Boeing a vendu, net 103 zincs. Même pas 10% des performances des
années précédentes. Officiellement, il y a plus de 230 ventes, mais si
l’on déduit les annulations, on arrive à 103.En réalité, la situation
est même pire, car beaucoup de ventes sont forcées et provisoires. Les
compagnies aériennes ont annulé massivement les commandes de gros
porteurs, mais pour ne pas payer les dédits, elles ont négocié avec le
constructeur de remplacer ces commandes par d’autres de petits modèles
comme le 737. Evidemment, rien n’empêche d’annuler ensuite la commande
du « petit », mais au moins, le dédit sera moins coûteux. Boeing sait
parfaitement cela, mais accepte le marché pour ménager ses clients et
ne pas accroître ne nombre de ses pertes de commandes trop vite.

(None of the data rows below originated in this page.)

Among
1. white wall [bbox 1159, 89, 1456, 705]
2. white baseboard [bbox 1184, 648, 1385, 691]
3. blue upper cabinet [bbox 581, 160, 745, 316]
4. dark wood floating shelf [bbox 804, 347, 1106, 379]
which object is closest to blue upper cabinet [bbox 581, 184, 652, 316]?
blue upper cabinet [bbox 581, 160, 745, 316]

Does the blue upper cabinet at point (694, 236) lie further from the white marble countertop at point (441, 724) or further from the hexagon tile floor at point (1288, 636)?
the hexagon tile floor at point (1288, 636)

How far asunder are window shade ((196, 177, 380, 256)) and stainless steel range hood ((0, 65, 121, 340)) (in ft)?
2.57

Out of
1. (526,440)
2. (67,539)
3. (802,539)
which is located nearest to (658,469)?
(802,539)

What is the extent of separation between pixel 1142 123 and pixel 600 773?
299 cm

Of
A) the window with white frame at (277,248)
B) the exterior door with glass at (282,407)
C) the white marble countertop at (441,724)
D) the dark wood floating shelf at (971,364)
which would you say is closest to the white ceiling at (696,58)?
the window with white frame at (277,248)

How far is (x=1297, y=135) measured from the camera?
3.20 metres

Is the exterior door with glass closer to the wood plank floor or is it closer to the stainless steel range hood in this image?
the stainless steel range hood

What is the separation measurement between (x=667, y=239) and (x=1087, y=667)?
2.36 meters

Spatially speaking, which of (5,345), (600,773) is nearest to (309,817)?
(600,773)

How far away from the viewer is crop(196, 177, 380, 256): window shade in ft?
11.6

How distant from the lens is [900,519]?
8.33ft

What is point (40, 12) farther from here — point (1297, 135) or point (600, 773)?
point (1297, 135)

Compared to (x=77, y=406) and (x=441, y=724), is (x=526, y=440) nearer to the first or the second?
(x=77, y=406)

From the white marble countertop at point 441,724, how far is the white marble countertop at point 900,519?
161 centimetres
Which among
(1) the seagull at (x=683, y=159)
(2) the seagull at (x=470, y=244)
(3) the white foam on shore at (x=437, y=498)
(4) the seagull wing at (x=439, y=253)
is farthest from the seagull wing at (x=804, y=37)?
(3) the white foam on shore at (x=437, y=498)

Vous dites Airbus ? Même topo, même technique, on remplace des « Wide
Bodies » par des A320 avec, en plus, des astuces comptables pour
dissimiler les pertes de commandes. Si le commentaire en restait là,
il n’y aurait rien d’original, je vais donc ajouter ma touche
personnelle : Ce que personne n’a noté, c’est que cette année, il y a
un troisième requin dans le bassin : Lui aussi a vendu une centaine
d’appareils, il ne fait guère mieux que les autres. Sauf qu’il part de
zéro et qu’il a de gros espoirs : c’est le chinois Comac. Allez,
Sukhoi n’est pas loin derrière et on peut le compter comme quatrième
gros poisson.
On me dira : Ce n’est pas pareil, mettre sur le même plan Airbus et
Comac, ce n’est pas sérieux, Airbus va se redresser et creuser
l’écart. C’est oublier que Comac a un marché captif de plusieurs
milliers d’appareils et que Sukhoi peut compter aussi sur un marché
interne de 1000 unités au moins. Si l’écart doit se creuser, cela
risque d’être au crédit des nouveaux.
Mais, diras-t-on, ces nouveaux vont rester pendant des années sur des
marchés captifs, Sukhoï va vendre à la Russie et l’Inde, allez, 1000
appareils au premier, 2 ou 3 mille au second. Comac restera en Chine
et la zone asiatique, allez, 5 ou 6 milles appareils, tandis que les «
grands » auront le monde pour eux. Sauf que le « monde » restant ne
représente même pas le quart du marché planétaire. Boeing se repliera
sur les USA, Airgugus crèvera.
Y.B.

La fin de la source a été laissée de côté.